Abstract Membrane-associated tyrosine- and threonine-specific Cdc2-inhibitory kinase (PKMYT1) is a cell cycle regulatory kinase that inhibits CDK1/CyclinB activity, delaying entry into mitosis in tumor cells experiencing replication stress (RS). RS is frequently induced by genetic alterations that drive premature transition from G1 to S phase, promoting genome instability and creating a synthetic lethal (SL) relationship between these specific alterations and PKMYT1 inhibition. This relationship has been demonstrated preclinically and clinically with CCNE1 amplification as well as FBXW7 and PPP2R1A deleterious mutations.
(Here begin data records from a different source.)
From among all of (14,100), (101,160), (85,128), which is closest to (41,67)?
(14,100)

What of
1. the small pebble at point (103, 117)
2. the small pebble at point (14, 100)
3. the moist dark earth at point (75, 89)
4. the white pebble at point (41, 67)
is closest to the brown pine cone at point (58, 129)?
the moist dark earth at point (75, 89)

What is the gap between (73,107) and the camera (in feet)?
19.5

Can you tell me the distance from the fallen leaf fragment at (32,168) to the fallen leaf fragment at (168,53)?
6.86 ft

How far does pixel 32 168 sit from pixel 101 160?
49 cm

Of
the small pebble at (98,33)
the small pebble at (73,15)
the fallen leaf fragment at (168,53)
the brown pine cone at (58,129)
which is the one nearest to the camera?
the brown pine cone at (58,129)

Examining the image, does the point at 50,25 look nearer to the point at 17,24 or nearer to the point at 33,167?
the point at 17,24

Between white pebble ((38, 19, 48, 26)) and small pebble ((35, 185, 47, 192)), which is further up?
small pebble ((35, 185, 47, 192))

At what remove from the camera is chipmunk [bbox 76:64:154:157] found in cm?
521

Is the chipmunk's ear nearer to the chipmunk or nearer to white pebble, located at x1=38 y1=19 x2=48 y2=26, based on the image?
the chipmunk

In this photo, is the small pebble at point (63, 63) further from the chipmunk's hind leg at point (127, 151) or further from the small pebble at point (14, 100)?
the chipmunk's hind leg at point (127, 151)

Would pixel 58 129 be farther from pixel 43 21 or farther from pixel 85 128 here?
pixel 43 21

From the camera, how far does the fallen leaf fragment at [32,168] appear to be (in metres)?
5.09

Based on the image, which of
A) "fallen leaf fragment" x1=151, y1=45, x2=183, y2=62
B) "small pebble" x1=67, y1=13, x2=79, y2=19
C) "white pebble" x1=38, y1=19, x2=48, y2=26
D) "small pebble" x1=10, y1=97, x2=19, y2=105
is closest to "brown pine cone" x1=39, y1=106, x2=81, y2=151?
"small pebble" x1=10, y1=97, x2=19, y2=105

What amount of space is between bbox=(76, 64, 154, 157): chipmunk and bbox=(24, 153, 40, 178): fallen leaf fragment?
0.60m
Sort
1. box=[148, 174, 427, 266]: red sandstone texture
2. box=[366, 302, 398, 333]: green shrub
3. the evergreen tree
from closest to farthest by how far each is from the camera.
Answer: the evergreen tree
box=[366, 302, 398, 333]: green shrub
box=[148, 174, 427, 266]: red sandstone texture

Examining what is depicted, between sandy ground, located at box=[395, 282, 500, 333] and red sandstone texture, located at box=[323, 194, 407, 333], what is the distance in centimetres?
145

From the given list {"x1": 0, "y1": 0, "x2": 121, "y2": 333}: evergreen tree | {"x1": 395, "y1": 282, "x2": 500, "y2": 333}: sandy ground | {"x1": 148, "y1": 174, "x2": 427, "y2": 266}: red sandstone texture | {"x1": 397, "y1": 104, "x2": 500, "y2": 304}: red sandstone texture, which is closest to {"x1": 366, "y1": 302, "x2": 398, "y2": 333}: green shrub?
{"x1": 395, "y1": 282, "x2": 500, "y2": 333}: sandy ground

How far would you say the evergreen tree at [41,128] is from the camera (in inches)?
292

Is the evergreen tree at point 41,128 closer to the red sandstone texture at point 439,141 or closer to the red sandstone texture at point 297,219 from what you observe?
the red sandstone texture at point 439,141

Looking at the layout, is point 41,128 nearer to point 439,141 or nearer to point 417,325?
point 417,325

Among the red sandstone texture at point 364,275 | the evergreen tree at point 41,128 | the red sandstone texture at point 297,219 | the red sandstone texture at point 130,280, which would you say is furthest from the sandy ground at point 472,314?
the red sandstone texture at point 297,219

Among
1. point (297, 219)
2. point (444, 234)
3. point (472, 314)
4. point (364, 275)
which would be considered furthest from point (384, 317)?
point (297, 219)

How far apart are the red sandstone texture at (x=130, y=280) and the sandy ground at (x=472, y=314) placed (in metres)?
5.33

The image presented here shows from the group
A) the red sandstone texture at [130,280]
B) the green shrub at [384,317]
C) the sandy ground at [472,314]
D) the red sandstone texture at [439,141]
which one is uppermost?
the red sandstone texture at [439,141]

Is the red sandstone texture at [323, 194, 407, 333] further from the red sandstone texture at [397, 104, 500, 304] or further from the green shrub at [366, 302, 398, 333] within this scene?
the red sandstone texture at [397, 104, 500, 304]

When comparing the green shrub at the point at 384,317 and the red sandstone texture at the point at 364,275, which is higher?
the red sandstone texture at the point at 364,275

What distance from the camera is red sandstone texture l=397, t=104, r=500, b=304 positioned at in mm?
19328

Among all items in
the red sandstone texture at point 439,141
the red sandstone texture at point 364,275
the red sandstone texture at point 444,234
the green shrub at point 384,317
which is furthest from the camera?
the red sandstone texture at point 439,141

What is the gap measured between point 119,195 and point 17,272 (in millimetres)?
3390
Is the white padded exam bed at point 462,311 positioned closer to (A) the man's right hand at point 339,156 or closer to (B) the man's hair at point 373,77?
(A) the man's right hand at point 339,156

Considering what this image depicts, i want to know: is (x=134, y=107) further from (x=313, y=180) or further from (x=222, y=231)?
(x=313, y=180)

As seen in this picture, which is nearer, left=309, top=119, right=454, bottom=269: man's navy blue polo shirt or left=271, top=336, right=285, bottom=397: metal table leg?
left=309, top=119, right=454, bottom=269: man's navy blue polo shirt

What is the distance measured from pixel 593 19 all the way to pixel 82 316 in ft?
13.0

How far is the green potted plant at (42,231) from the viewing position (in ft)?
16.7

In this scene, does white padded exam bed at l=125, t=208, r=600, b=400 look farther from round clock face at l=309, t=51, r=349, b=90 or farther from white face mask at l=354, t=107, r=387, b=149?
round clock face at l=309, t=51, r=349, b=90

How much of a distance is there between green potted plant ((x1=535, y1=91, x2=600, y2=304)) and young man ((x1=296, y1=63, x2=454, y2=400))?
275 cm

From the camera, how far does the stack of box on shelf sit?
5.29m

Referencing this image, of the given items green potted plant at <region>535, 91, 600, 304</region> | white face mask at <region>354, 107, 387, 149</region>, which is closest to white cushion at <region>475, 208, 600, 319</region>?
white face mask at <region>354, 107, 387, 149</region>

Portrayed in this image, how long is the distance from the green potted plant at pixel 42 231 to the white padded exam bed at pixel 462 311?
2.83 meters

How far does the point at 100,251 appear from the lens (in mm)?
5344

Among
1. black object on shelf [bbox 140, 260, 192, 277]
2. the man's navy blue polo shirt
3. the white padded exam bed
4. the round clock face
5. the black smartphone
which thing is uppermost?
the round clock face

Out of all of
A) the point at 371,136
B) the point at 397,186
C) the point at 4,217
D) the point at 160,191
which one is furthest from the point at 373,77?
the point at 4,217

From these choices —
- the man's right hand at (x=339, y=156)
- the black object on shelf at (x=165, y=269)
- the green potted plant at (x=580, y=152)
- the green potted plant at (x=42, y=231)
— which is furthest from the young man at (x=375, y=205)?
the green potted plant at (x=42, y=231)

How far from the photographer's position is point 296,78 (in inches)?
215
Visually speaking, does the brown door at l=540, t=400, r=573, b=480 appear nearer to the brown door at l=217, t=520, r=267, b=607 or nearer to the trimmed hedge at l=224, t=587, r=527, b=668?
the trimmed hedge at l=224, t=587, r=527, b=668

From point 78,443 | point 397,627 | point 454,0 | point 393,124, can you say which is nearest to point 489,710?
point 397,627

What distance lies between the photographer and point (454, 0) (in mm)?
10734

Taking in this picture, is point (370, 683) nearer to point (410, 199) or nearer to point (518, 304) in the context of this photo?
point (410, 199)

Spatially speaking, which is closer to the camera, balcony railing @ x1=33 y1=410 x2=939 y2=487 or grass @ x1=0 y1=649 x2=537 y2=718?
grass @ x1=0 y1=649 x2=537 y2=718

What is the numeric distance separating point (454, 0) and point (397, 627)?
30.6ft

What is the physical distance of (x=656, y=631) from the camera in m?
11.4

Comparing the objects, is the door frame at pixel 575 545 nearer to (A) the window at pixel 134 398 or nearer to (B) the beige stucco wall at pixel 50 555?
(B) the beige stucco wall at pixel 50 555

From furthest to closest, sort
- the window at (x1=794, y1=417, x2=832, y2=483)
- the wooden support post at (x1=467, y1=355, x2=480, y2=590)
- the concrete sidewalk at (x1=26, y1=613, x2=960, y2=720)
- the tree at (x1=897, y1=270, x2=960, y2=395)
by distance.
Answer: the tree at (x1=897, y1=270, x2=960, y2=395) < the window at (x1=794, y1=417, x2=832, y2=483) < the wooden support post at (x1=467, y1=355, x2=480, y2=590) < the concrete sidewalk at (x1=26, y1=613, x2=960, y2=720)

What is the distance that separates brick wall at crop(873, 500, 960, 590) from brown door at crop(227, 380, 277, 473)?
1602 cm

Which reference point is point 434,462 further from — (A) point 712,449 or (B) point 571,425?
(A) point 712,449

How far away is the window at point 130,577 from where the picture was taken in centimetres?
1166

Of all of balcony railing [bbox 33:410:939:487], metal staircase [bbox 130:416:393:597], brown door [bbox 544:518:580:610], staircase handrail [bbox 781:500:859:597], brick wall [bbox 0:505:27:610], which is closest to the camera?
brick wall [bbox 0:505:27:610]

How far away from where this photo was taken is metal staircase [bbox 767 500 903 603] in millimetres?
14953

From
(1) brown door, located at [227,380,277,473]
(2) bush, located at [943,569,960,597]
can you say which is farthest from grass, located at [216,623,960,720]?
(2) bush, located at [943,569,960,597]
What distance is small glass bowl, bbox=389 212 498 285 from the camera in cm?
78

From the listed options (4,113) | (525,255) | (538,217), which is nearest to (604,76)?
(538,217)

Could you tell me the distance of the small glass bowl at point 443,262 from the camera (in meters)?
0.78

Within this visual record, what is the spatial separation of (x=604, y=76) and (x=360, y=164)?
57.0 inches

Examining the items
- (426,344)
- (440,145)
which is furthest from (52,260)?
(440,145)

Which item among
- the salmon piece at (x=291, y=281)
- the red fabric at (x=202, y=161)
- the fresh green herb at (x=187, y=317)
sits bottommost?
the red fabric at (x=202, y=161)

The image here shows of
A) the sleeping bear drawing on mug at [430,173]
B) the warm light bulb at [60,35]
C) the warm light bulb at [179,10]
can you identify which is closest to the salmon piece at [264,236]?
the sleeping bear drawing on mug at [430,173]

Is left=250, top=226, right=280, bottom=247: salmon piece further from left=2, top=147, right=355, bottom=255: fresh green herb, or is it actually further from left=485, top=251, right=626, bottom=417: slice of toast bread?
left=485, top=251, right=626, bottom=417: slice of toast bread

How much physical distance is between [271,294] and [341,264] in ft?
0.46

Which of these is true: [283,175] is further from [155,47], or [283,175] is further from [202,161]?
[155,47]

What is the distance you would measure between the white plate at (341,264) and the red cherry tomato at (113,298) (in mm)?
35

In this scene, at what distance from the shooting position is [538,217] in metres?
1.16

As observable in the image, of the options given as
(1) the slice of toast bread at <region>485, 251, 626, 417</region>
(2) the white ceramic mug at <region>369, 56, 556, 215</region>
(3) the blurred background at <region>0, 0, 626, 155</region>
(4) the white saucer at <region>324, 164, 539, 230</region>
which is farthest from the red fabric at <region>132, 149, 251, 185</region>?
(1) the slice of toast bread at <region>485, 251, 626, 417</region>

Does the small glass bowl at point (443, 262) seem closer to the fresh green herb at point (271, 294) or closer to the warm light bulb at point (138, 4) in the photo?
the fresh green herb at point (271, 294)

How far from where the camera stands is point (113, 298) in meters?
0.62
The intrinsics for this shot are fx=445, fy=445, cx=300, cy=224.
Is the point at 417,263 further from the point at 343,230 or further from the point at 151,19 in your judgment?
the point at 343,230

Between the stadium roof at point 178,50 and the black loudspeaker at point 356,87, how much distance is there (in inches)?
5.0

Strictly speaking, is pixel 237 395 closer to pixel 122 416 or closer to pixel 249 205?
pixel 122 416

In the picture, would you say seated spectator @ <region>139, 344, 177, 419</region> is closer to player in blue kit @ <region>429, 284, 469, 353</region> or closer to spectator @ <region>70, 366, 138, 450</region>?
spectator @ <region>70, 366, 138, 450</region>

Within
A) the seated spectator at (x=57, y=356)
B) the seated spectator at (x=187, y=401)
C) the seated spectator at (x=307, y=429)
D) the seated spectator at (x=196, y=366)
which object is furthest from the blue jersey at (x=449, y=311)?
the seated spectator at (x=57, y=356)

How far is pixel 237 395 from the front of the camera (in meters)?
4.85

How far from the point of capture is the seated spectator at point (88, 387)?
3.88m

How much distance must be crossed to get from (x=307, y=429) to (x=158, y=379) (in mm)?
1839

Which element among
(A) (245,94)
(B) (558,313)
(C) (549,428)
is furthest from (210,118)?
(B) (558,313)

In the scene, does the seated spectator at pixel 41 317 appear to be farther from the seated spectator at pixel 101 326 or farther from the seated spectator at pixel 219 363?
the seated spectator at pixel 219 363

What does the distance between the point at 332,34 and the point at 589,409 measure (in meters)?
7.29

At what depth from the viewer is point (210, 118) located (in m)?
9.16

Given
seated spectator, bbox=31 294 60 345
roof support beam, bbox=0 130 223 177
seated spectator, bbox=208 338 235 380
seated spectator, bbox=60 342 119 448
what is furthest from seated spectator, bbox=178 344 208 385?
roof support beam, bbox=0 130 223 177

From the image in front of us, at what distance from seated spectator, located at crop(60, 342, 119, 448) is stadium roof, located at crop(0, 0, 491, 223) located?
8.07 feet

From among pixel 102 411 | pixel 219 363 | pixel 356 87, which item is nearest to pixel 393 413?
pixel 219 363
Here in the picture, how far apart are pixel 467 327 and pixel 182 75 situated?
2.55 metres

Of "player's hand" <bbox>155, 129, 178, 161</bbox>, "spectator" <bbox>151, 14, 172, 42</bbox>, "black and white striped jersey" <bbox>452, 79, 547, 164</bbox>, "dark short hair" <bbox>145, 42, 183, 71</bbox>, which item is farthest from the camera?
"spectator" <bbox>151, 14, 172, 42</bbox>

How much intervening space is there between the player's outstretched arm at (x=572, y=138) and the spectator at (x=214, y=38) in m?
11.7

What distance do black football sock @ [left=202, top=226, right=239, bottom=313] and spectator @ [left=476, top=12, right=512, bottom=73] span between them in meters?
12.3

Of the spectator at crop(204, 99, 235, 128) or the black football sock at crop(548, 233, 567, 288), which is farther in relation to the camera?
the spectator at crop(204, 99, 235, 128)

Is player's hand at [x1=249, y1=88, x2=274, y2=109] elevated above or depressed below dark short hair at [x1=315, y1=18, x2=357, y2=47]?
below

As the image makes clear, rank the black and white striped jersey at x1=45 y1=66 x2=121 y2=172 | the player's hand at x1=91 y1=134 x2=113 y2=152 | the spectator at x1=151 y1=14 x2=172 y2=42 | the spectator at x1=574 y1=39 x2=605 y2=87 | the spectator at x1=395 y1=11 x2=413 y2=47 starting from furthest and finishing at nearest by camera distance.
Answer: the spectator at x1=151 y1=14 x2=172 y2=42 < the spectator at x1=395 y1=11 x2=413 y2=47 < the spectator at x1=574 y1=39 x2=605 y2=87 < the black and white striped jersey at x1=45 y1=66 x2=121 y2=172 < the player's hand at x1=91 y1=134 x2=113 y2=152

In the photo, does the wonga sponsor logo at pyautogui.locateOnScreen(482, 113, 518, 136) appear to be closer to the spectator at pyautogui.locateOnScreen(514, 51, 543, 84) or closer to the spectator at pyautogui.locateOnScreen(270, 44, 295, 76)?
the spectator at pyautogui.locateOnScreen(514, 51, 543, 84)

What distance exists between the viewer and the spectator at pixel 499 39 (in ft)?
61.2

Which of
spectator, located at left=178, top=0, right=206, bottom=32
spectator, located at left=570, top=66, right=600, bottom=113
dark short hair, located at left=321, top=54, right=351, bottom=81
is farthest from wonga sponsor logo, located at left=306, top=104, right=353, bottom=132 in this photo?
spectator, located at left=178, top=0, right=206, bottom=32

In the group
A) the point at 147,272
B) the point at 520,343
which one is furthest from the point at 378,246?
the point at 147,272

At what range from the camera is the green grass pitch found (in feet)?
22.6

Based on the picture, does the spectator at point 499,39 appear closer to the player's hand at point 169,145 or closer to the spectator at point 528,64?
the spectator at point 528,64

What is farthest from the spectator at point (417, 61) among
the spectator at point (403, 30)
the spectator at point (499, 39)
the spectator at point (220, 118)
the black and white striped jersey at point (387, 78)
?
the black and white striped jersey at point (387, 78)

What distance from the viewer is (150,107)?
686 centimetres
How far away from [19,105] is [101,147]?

These genetic alterations are common across a range of tumors including ovarian, endometrial and colorectal cancers. On this basis, we developed lunresertib (RP-6306), a first-in-class, potent and selective oral PKMYT1 inhibitor currently being investigated in phase I clinical trials (NCT04855656, NCT05147272, NCT05147350). Here we discuss the translation of pre-clinical data to the clinical setting as both monotherapy and mechanistic combinations approaches. Citation Format: Michael Zinda. Targeting genome instability in cancer: Translating synthetic lethal biology into the clinic abstract. In: Proceedings of the AACR Special Conference in Cancer Research: Expanding and Translating Cancer Synthetic Vulnerabilities; 2024 Jun 10-13; Montreal, Quebec, Canada. Philadelphia (PA): AACR; Mol Cancer Ther 2024;23(6 Suppl):Abstract nr IA010.